### Provided material:
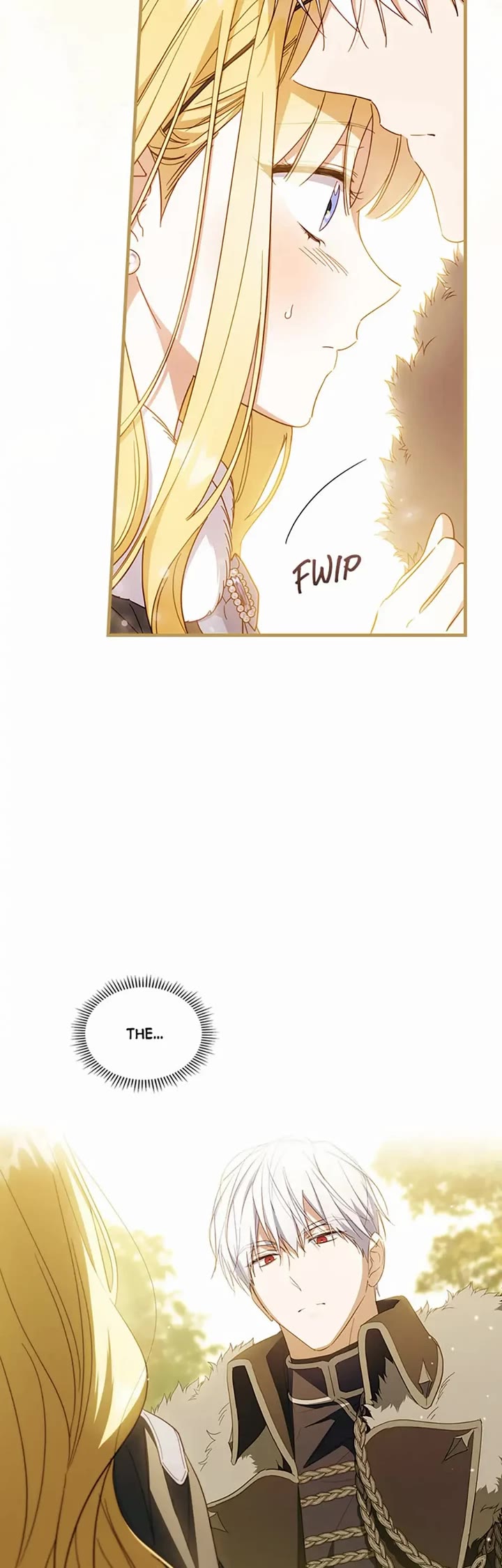 How to Win My Husband Over Chapter 44 page 36 - Chapter 44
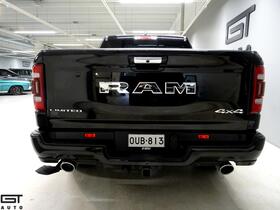 Dodge Ram vaihtoauto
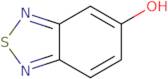 5-Hydroxy-2,1,3-benzothiadiazole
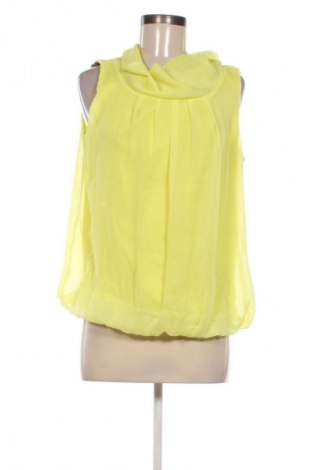 Top de femei Unbranded, Mărime S, Culoare Galben, Preț 98,99 Lei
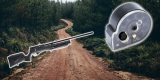 Best Air Rifles for 2022, Umarex Gauntlet .25 caliber PCP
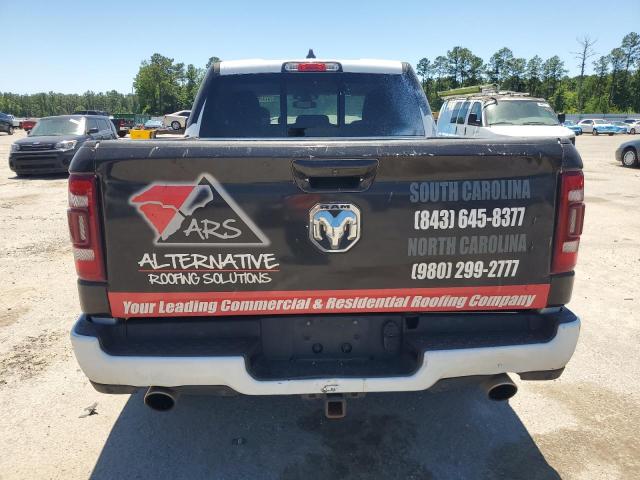 2019 RAM 1500 BIG H - 1C6RREFT9KN558180
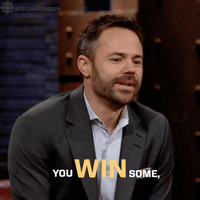 dragons' den win GIF by CBC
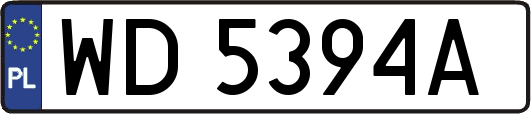 WD5394A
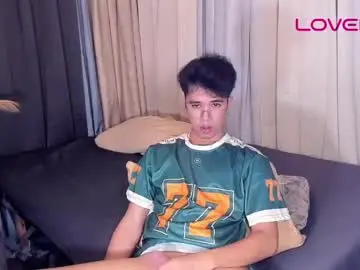 Chaturbate Free Live Porn of asiancum_peter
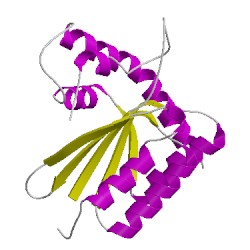 Image of CATH 5w3vC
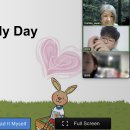 영어로 떠나는 동화여행 이미지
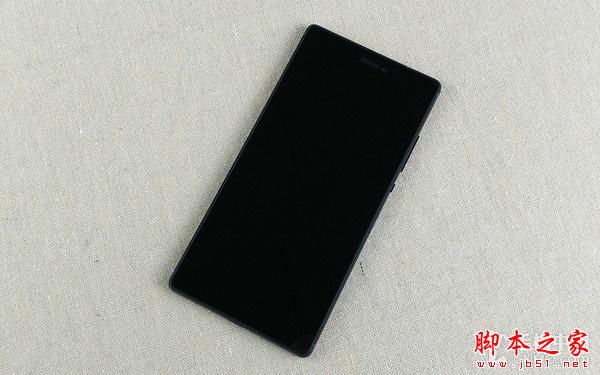 华为新旗舰P8首测 一款进步明显的作品 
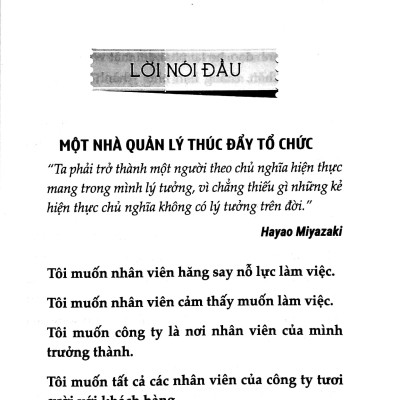 OKR - Phương Pháp Thiết Lập Mục Tiêu Và Quản Lý Công Việc Vượt Trội (Tái Bản)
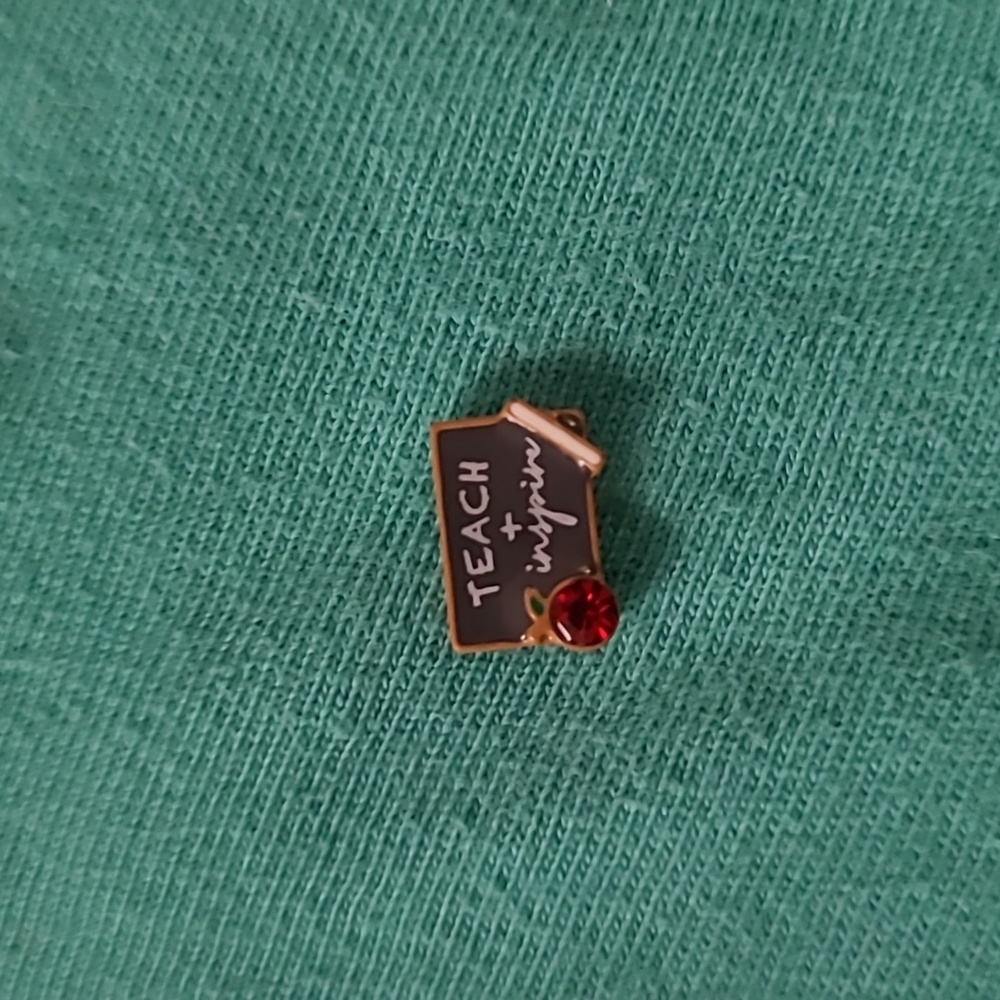 Origami Owl charm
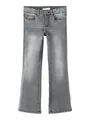 Name It Bootcut-Jeans NKFPOLLY SKINNY BOOT JEANS 1142-AU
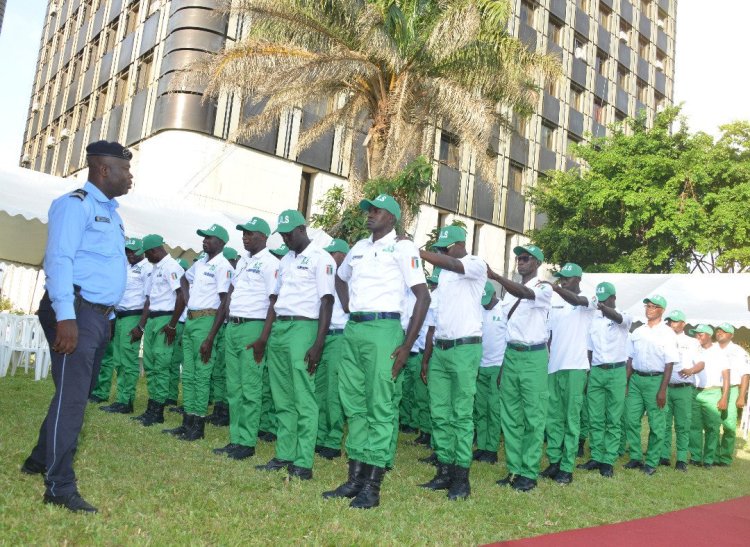 Côte d’Ivoire (Nuisances sonores) / Le gouvernement corse la répression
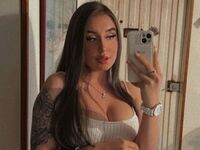 sexy cam girl CherryRusso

### Aim of the task:
Can you pull out the text of every entry above, unchanged and line by line, with the pictures left out?

### Completed task:
 How to Win My Husband Over Chapter 44 page 36 - Chapter 44
 Dodge Ram vaihtoauto
 5-Hydroxy-2,1,3-benzothiadiazole
 Top de femei Unbranded, Mărime S, Culoare Galben, Preț 98,99 Lei
 Best Air Rifles for 2022, Umarex Gauntlet .25 caliber PCP
 2019 RAM 1500 BIG H - 1C6RREFT9KN558180
 dragons' den win GIF by CBC
 WD5394A
 Chaturbate Free Live Porn of asiancum_peter
 Image of CATH 5w3vC
 영어로 떠나는 동화여행 이미지
 华为新旗舰P8首测 一款进步明显的作品 
 OKR - Phương Pháp Thiết Lập Mục Tiêu Và Quản Lý Công Việc Vượt Trội (Tái Bản)
 Origami Owl charm
 Name It Bootcut-Jeans NKFPOLLY SKINNY BOOT JEANS 1142-AU
 Côte d’Ivoire (Nuisances sonores) / Le gouvernement corse la répression
 sexy cam girl CherryRusso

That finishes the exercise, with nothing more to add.